Extract all the src attribute from the images of Amazon Product Page in Selenium/Python

Question

I'm using Selenium to scrape details from an Amazon product page ([Example][1]). I've successfully scraped the product title, but I also want to get the URLs of all of the product images. Here is my code:

from selenium import webdriver
from webdriver_manager.chrome import ChromeDriverManager

def search_amazon():
    driver = webdriver.Chrome(ChromeDriverManager().install())
    driver.get('https://www.amazon.com/Pendleton-Glacier-National-Queen-Blanket/dp/B003EQ4AYY/?_encoding=UTF8&pd_rd_w=dZURJ&pf_rd_p=ab102187-3a5a-49fd-b43f-4f928775aeae&pf_rd_r=PD8YGV8XA34FMYH7G9TJ&pd_rd_r=2cb55e9c-812a-43de-bf52-7e1976f5374b&pd_rd_wg=KmkoW&ref_=pd_gw_hfp13n_bbn')
    productName = driver.find_element_by_id('productTitle').text
    print(productName)
    imgList = driver.find_element_by_xpath('//*[@id="altImages"]/ul')
    options = imgList.find_elements_by_tag_name("li")

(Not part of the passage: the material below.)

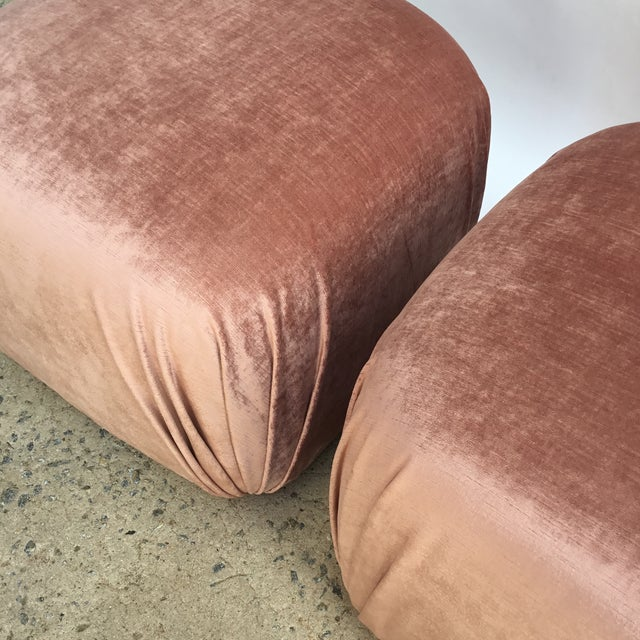 Silk Pair of Vintage Ottomans Poufs in Style of Karl Springer in Rose Quartz Silk Velvet For Sale - Image 7 of 8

    for option in options:
        print(option.get_attribute("innerHTML"))

search_amazon()

The options loop at the end returns the innerHTML of each LI. I'm unable to access the IMG src though, what I've attempted is:

for option in options:
    src = option.find_element_by_tag_name("img").get_attribute("src")

This throws a NoSuchElementException:

NoSuchElementException: Message: no such element: Unable to locate element: {"method":"css selector","selector":"img"}

score 1 · Answer 1 · answered Jan 10 '21 at 21:41

To get the actual image not the thumbs, i did it using hover function. Adding Waits would be safe to add.

from selenium.webdriver.common.action_chains import ActionChains
...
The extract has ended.